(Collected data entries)
========================

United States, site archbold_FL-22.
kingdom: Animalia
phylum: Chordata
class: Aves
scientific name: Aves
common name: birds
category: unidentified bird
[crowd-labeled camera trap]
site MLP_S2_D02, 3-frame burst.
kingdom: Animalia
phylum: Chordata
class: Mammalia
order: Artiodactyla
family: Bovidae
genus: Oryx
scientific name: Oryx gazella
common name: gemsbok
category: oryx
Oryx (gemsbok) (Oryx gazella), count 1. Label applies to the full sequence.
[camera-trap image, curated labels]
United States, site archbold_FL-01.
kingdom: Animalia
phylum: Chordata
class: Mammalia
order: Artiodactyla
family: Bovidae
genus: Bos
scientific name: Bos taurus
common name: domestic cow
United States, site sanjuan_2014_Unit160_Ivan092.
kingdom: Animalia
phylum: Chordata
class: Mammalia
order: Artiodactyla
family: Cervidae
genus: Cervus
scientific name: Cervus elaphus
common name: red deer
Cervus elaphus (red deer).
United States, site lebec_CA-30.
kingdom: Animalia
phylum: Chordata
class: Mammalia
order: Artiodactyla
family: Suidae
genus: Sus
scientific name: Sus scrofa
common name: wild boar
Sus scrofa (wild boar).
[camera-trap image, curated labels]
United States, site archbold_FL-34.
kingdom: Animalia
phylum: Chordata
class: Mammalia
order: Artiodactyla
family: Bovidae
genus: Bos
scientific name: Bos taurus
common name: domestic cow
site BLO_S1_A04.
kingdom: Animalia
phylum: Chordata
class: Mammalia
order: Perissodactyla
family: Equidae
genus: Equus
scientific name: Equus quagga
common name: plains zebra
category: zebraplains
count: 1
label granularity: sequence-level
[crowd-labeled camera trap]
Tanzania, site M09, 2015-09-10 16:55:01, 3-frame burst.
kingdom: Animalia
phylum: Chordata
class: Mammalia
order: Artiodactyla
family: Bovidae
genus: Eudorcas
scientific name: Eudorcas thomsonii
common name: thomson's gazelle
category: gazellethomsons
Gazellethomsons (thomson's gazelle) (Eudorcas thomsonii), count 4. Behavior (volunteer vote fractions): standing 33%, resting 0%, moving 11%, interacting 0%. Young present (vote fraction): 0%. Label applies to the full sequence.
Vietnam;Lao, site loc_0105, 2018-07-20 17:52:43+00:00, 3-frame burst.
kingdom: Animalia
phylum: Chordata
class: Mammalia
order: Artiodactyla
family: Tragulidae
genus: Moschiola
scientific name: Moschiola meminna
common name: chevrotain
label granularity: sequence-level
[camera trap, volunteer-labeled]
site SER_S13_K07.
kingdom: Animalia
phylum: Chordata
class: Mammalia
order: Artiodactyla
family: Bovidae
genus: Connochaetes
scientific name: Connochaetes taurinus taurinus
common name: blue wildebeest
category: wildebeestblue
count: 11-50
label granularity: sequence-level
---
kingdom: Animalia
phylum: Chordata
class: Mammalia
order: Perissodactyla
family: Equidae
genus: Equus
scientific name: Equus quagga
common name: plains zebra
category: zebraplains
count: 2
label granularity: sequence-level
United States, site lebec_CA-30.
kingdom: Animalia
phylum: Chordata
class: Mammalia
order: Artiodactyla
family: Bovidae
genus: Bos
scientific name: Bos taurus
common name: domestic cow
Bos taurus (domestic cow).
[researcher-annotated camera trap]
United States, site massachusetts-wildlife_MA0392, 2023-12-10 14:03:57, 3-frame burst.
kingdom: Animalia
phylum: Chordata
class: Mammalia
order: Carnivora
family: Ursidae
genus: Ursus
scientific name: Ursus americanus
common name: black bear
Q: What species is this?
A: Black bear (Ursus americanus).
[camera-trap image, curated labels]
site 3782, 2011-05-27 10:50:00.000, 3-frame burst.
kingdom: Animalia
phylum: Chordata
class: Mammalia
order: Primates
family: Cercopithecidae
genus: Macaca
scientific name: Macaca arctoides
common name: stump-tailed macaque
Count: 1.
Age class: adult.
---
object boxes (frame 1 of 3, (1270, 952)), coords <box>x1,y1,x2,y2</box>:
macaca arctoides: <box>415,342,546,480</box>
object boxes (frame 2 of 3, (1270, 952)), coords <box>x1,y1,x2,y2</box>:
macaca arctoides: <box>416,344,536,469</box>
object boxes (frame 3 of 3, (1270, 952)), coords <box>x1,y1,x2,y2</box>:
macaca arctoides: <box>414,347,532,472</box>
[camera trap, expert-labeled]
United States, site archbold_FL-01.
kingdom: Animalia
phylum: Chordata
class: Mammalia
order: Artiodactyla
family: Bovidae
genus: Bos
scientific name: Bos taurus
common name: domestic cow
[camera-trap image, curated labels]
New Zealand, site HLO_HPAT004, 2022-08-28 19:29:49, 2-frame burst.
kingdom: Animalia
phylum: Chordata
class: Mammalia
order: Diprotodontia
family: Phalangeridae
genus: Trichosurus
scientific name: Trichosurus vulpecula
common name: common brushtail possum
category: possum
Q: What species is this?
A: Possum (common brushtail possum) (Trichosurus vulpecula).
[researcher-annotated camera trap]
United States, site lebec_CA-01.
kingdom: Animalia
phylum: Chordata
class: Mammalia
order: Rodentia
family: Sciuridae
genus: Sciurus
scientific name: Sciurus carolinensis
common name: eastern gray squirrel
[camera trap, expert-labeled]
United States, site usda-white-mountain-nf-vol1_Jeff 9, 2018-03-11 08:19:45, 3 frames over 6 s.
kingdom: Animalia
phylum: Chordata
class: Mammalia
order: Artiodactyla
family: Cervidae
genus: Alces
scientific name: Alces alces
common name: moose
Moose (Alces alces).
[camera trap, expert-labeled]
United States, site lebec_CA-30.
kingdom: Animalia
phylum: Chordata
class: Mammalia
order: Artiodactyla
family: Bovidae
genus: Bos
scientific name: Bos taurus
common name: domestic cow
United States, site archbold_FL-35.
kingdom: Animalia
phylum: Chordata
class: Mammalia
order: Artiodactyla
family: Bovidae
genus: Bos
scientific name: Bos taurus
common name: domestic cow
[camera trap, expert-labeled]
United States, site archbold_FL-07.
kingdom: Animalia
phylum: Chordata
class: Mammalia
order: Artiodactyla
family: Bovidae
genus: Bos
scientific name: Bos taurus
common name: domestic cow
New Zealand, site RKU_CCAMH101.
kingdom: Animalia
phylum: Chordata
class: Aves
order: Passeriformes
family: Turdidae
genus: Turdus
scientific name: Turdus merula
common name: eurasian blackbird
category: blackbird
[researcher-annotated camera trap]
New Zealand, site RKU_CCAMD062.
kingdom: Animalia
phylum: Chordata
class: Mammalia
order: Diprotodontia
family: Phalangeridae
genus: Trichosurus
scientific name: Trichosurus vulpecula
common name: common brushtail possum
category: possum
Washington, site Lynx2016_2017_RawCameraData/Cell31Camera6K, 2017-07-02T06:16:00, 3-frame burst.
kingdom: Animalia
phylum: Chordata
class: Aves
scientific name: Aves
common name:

========================

Transcribe every entry exactly.

Exercise answer:
United States, site archbold_FL-22.
kingdom: Animalia
phylum: Chordata
class: Aves
scientific name: Aves
common name: birds
category: unidentified bird
[crowd-labeled camera trap]
site MLP_S2_D02, 3-frame burst.
kingdom: Animalia
phylum: Chordata
class: Mammalia
order: Artiodactyla
family: Bovidae
genus: Oryx
scientific name: Oryx gazella
common name: gemsbok
category: oryx
Oryx (gemsbok) (Oryx gazella), count 1. Label applies to the full sequence.
[camera-trap image, curated labels]
United States, site archbold_FL-01.
kingdom: Animalia
phylum: Chordata
class: Mammalia
order: Artiodactyla
family: Bovidae
genus: Bos
scientific name: Bos taurus
common name: domestic cow
United States, site sanjuan_2014_Unit160_Ivan092.
kingdom: Animalia
phylum: Chordata
class: Mammalia
order: Artiodactyla
family: Cervidae
genus: Cervus
scientific name: Cervus elaphus
common name: red deer
Cervus elaphus (red deer).
United States, site lebec_CA-30.
kingdom: Animalia
phylum: Chordata
class: Mammalia
order: Artiodactyla
family: Suidae
genus: Sus
scientific name: Sus scrofa
common name: wild boar
Sus scrofa (wild boar).
[camera-trap image, curated labels]
United States, site archbold_FL-34.
kingdom: Animalia
phylum: Chordata
class: Mammalia
order: Artiodactyla
family: Bovidae
genus: Bos
scientific name: Bos taurus
common name: domestic cow
site BLO_S1_A04.
kingdom: Animalia
phylum: Chordata
class: Mammalia
order: Perissodactyla
family: Equidae
genus: Equus
scientific name: Equus quagga
common name: plains zebra
category: zebraplains
count: 1
label granularity: sequence-level
[crowd-labeled camera trap]
Tanzania, site M09, 2015-09-10 16:55:01, 3-frame burst.
kingdom: Animalia
phylum: Chordata
class: Mammalia
order: Artiodactyla
family: Bovidae
genus: Eudorcas
scientific name: Eudorcas thomsonii
common name: thomson's gazelle
category: gazellethomsons
Gazellethomsons (thomson's gazelle) (Eudorcas thomsonii), count 4. Behavior (volunteer vote fractions): standing 33%, resting 0%, moving 11%, interacting 0%. Young present (vote fraction): 0%. Label applies to the full sequence.
Vietnam;Lao, site loc_0105, 2018-07-20 17:52:43+00:00, 3-frame burst.
kingdom: Animalia
phylum: Chordata
class: Mammalia
order: Artiodactyla
family: Tragulidae
genus: Moschiola
scientific name: Moschiola meminna
common name: chevrotain
label granularity: sequence-level
[camera trap, volunteer-labeled]
site SER_S13_K07.
kingdom: Animalia
phylum: Chordata
class: Mammalia
order: Artiodactyla
family: Bovidae
genus: Connochaetes
scientific name: Connochaetes taurinus taurinus
common name: blue wildebeest
category: wildebeestblue
count: 11-50
label granularity: sequence-level
---
kingdom: Animalia
phylum: Chordata
class: Mammalia
order: Perissodactyla
family: Equidae
genus: Equus
scientific name: Equus quagga
common name: plains zebra
category: zebraplains
count: 2
label granularity: sequence-level
United States, site lebec_CA-30.
kingdom: Animalia
phylum: Chordata
class: Mammalia
order: Artiodactyla
family: Bovidae
genus: Bos
scientific name: Bos taurus
common name: domestic cow
Bos taurus (domestic cow).
[researcher-annotated camera trap]
United States, site massachusetts-wildlife_MA0392, 2023-12-10 14:03:57, 3-frame burst.
kingdom: Animalia
phylum: Chordata
class: Mammalia
order: Carnivora
family: Ursidae
genus: Ursus
scientific name: Ursus americanus
common name: black bear
Q: What species is this?
A: Black bear (Ursus americanus).
[camera-trap image, curated labels]
site 3782, 2011-05-27 10:50:00.000, 3-frame burst.
kingdom: Animalia
phylum: Chordata
class: Mammalia
order: Primates
family: Cercopithecidae
genus: Macaca
scientific name: Macaca arctoides
common name: stump-tailed macaque
Count: 1.
Age class: adult.
---
object boxes (frame 1 of 3, (1270, 952)), coords <box>x1,y1,x2,y2</box>:
macaca arctoides: <box>415,342,546,480</box>
object boxes (frame 2 of 3, (1270, 952)), coords <box>x1,y1,x2,y2</box>:
macaca arctoides: <box>416,344,536,469</box>
object boxes (frame 3 of 3, (1270, 952)), coords <box>x1,y1,x2,y2</box>:
macaca arctoides: <box>414,347,532,472</box>
[camera trap, expert-labeled]
United States, site archbold_FL-01.
kingdom: Animalia
phylum: Chordata
class: Mammalia
order: Artiodactyla
family: Bovidae
genus: Bos
scientific name: Bos taurus
common name: domestic cow
[camera-trap image, curated labels]
New Zealand, site HLO_HPAT004, 2022-08-28 19:29:49, 2-frame burst.
kingdom: Animalia
phylum: Chordata
class: Mammalia
order: Diprotodontia
family: Phalangeridae
genus: Trichosurus
scientific name: Trichosurus vulpecula
common name: common brushtail possum
category: possum
Q: What species is this?
A: Possum (common brushtail possum) (Trichosurus vulpecula).
[researcher-annotated camera trap]
United States, site lebec_CA-01.
kingdom: Animalia
phylum: Chordata
class: Mammalia
order: Rodentia
family: Sciuridae
genus: Sciurus
scientific name: Sciurus carolinensis
common name: eastern gray squirrel
[camera trap, expert-labeled]
United States, site usda-white-mountain-nf-vol1_Jeff 9, 2018-03-11 08:19:45, 3 frames over 6 s.
kingdom: Animalia
phylum: Chordata
class: Mammalia
order: Artiodactyla
family: Cervidae
genus: Alces
scientific name: Alces alces
common name: moose
Moose (Alces alces).
[camera trap, expert-labeled]
United States, site lebec_CA-30.
kingdom: Animalia
phylum: Chordata
class: Mammalia
order: Artiodactyla
family: Bovidae
genus: Bos
scientific name: Bos taurus
common name: domestic cow
United States, site archbold_FL-35.
kingdom: Animalia
phylum: Chordata
class: Mammalia
order: Artiodactyla
family: Bovidae
genus: Bos
scientific name: Bos taurus
common name: domestic cow
[camera trap, expert-labeled]
United States, site archbold_FL-07.
kingdom: Animalia
phylum: Chordata
class: Mammalia
order: Artiodactyla
family: Bovidae
genus: Bos
scientific name: Bos taurus
common name: domestic cow
New Zealand, site RKU_CCAMH101.
kingdom: Animalia
phylum: Chordata
class: Aves
order: Passeriformes
family: Turdidae
genus: Turdus
scientific name: Turdus merula
common name: eurasian blackbird
category: blackbird
[researcher-annotated camera trap]
New Zealand, site RKU_CCAMD062.
kingdom: Animalia
phylum: Chordata
class: Mammalia
order: Diprotodontia
family: Phalangeridae
genus: Trichosurus
scientific name: Trichosurus vulpecula
common name: common brushtail possum
category: possum
Washington, site Lynx2016_2017_RawCameraData/Cell31Camera6K, 2017-07-02T06:16:00, 3-frame burst.
kingdom: Animalia
phylum: Chordata
class: Aves
scientific name: Aves
common name:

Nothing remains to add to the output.